Richard Thaler received the Nobel Prize in economics last week, principally by showing that people don’t always behave rationally and, in fact, we are systemically irrational.
Here’s an example: Two friends are given tickets to a basketball game in the Northeast. The night of the game there is a tremendous snowstorm. One friend calls the other and suggests there is no way they are going to the game now, in the snowstorm, and they don’t go. But, he said “You know, if we had paid for those tickets ourselves, we’d be going.”
Studies by Dr. Thaler show that if the friends had paid for the tickets, they would likely driven through the snowstorm because they didn’t want to “lose” their money. Classical economics would say that’s crazy, but it’s true. People pay huge attention to “sunk costs,” often irrationally.
Because of Dr. Thaler and others, we know more about human biases and anomalies that impact our financial decisions. These include compartmentalizing (putting money in mental boxes), mental accounting (thinking differently about money in your pocket versus money in the bank) and the endowment effect (once you own something you value it more than before you owned it).
Dr. Thaler not only helped discover our biases but also identified ways to make irrational behavior work to our advantage. Savings and retirement has always been a big area for him. He applauds the fact that if we compartmentalize (have a “mental box”) for retirement savings we are doing a very good thing. Putting money in a 401(k) plan makes it much “stickier” than other money and it stays there.
In 2004, Dr. Thaler and Shlomo Benartzi published “Save More Tomorrow.” It is based on the idea that instead of asking people to save more now, ask them to save more in the future. We tend to irrationally discount our future commitments. Hence, we tend to put off savings because retirement is so distant, but we will commit to future savings because it is also so distant. Dr. Thaler suggested that people save 50% of every raise. No need to give up anything now. And, this concept would mean that if you save 50%, then the remainder will be left for current spending, without any guilt. Every raise therefore increases both spending and savings- a much more palatable idea than taking away some of our current income to save.

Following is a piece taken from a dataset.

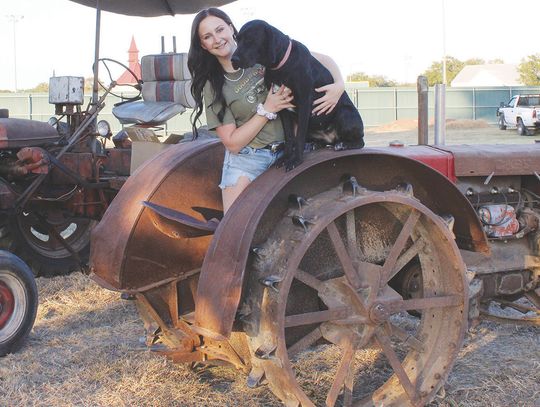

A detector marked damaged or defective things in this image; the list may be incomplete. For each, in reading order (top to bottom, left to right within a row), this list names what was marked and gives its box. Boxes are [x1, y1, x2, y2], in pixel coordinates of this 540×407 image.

rusty antique tractor [89, 136, 540, 404]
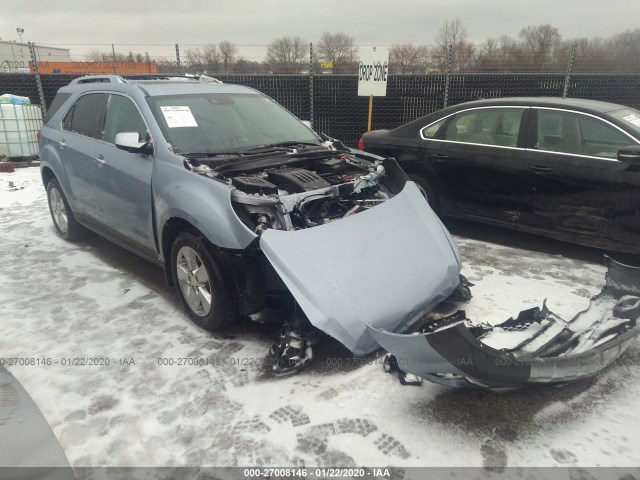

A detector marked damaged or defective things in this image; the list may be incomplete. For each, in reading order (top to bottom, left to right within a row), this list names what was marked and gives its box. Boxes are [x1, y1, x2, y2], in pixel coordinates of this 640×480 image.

Over the past few decades, most company pension plans have been discontinued and replaced by company sponsored defined contributions plans, where employees needed to make contributions. These voluntary accounts should have worked better. Rational employees were expected to save and invest to meet their long-term goals. But, it didn’t work that way-participation rates early on were very poor. Dr. Thaler was asked about the problem and his response was that workers can be their own worst enemies- “without help, they’ll never retire.”
His solution: “Nudge” them into joining company retirement plans, using a concept known as automatic enrollment. Rather than waiting for employees to complete paperwork, companies would automatically enroll them and workers, if they don’t want to be in, can opt out.
Last year, 58% of companies were automatically signing up workers. That’s up from 8% in 2000. And some companies are automatically escalating the contributions or giving the employees the option to do so. Thaler and Benartzi’s research shows, as compared to 2011 data, 15 to 16 million more people are saving. Assuming an average contribution of $2,000 a year, that’s $30 billion a year in additional contributions.
Dr. Thaler, with his colleague Hersh Shiffrin, suggested that our mental accounting of money is often a battle in our brains between the “doer” (focused on short-term rewards) and the “planner” (focused on the long-term.) How choices are presented to us (“the choice architecture”) makes a big difference in our decision. Making enrollment in the 401(k) occur by default and requiring a worker to “opt out” will likely put the “planner” in control, not the “doer.”
One of our key jobs and challenges at DWM is to assist our clients by framing questions and choices in the appropriate way. Like Dr. Thaler, we understand that wealth, health and happiness decisions are not always rational yet we do our best to find a way to “nudge” both your doer and planner parts of your brain in order to help protect and grow your assets and your legacy. We haven’t made a $30 billion impact yet, but we’re passionately working on it every day.